**What is expected:** When you return the data, keep every line exactly as it is and leave out the pictures.

**Supplied material:**
------------------------------------

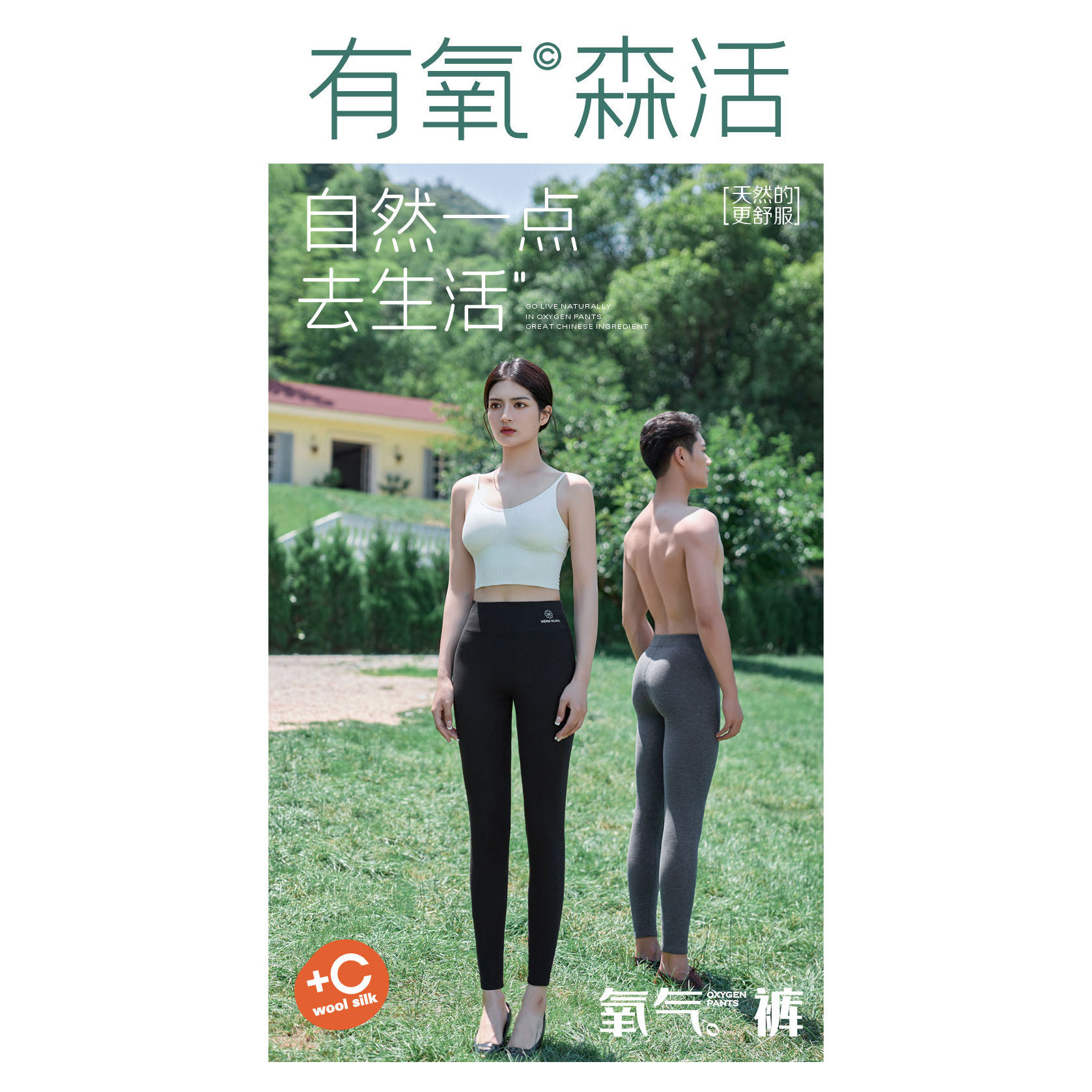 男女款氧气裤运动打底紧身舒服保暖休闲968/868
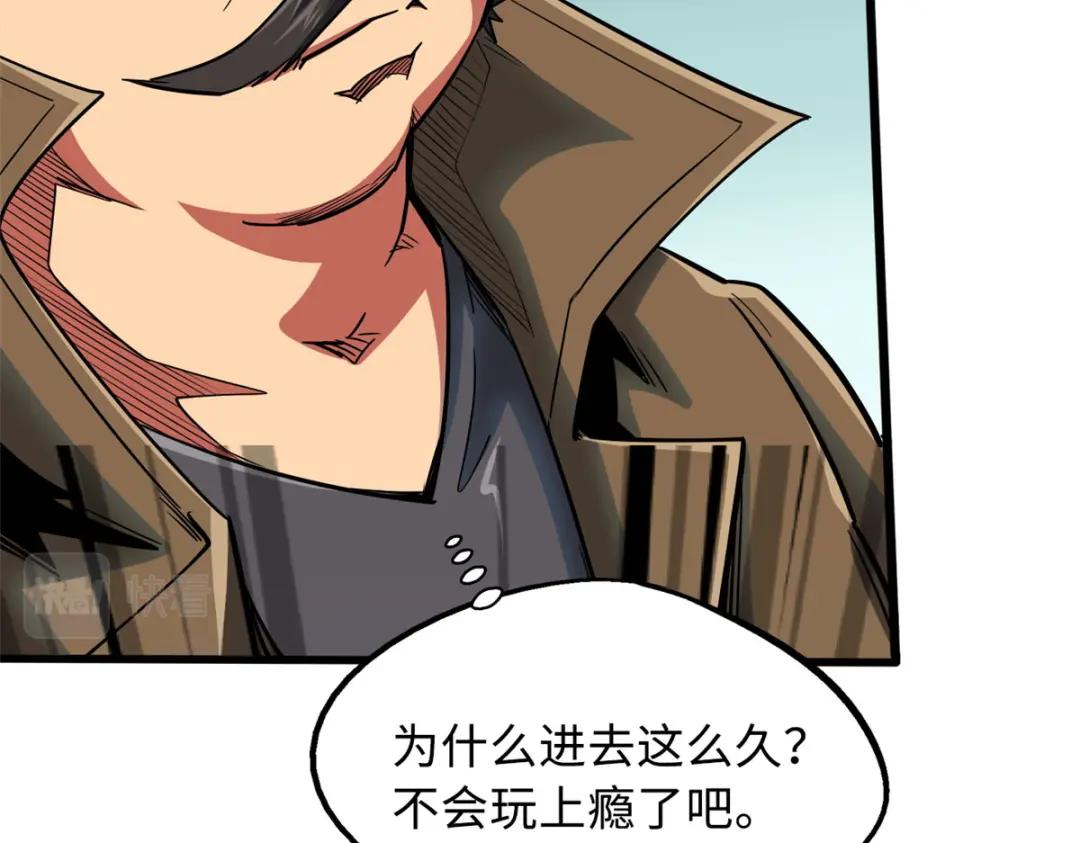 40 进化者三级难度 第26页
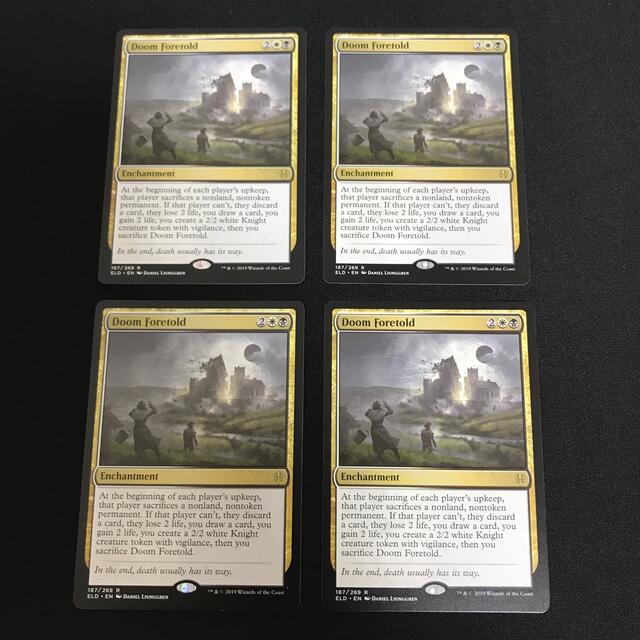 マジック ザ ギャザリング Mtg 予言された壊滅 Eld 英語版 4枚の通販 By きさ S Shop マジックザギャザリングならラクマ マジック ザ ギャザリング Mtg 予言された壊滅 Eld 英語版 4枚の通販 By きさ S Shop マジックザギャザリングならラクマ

------------------------------------

**Exercise output:**
 男女款氧气裤运动打底紧身舒服保暖休闲968/868
 40 进化者三级难度 第26页
 マジック ザ ギャザリング Mtg 予言された壊滅 Eld 英語版 4枚の通販 By きさ S Shop マジックザギャザリングならラクマ マジック ザ ギャザリング Mtg 予言された壊滅 Eld 英語版 4枚の通販 By きさ S Shop マジックザギャザリングならラクマ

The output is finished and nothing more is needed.